Computational Resources: While fine-tuned from SAM2, foundation models are typically large. Deployment requires sufficient GPU memory and compute power, especially for processing large 3D volumes or video sequences interactively. Inference speed is critical for HITL responsiveness.
Latency: Low latency is essential for interactive segmentation tasks within the HITL pipeline. Cloud deployment necessitates efficient data transfer and compute allocation.
Integration: APIs or plugins are needed for seamless integration into existing medical imaging software and platforms.

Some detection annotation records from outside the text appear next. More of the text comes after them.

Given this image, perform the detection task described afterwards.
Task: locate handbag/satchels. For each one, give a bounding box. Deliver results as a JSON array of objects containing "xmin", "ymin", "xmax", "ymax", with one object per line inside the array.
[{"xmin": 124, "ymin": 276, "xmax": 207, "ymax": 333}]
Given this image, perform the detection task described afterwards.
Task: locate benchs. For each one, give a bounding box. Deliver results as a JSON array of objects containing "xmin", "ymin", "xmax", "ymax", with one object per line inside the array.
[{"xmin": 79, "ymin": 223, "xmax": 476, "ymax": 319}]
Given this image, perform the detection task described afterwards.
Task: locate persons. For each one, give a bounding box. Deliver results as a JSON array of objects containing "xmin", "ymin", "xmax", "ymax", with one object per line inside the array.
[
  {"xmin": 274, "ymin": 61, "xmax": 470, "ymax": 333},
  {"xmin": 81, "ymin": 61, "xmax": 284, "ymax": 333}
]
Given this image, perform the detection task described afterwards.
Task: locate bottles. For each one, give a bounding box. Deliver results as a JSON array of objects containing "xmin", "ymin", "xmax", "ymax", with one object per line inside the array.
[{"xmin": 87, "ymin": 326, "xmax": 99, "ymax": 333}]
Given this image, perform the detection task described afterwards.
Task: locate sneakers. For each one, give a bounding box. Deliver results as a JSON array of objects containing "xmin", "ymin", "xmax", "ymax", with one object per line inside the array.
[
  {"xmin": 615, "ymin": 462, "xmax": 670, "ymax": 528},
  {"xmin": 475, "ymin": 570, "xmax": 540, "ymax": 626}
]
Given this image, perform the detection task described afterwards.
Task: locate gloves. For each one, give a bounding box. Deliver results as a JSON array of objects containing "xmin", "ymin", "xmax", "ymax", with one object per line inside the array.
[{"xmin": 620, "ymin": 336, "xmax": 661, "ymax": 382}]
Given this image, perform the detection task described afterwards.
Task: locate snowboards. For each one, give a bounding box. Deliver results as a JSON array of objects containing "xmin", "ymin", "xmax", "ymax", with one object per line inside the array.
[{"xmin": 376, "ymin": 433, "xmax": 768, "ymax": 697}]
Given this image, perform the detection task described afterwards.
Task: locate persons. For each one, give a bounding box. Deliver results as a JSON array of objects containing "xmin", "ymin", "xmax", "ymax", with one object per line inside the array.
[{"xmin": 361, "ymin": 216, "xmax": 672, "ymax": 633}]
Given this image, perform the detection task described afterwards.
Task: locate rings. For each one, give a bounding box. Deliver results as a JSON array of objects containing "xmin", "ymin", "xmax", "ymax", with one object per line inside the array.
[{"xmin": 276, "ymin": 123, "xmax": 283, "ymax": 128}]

Applications in Research and Healthcare

MedSAM2 serves as a versatile tool for segmentation tasks in both medical research and healthcare environments.

Research: Accelerates the creation of large, accurately annotated datasets for training task-specific models, conducting quantitative image analysis studies, and exploring anatomical/pathological variability. The >85% reduction in annotation cost significantly lowers the barrier for large-scale studies.
Healthcare: Potential applications include assisting radiologists and clinicians in tasks like tumor delineation for treatment planning, organ volume quantification, surgical planning, and analyzing dynamic processes in cardiac videos. Its promptable nature allows clinicians to quickly segment regions of interest with minimal interaction.

The development of MedSAM2 represents a significant step towards general-purpose, efficient, and high-quality segmentation tools for 3D medical imaging and video analysis. Its foundation on SAM2, combined with extensive medical-specific fine-tuning and demonstrated practical utility via a large user paper and platform integration, positions it as a valuable asset for the field.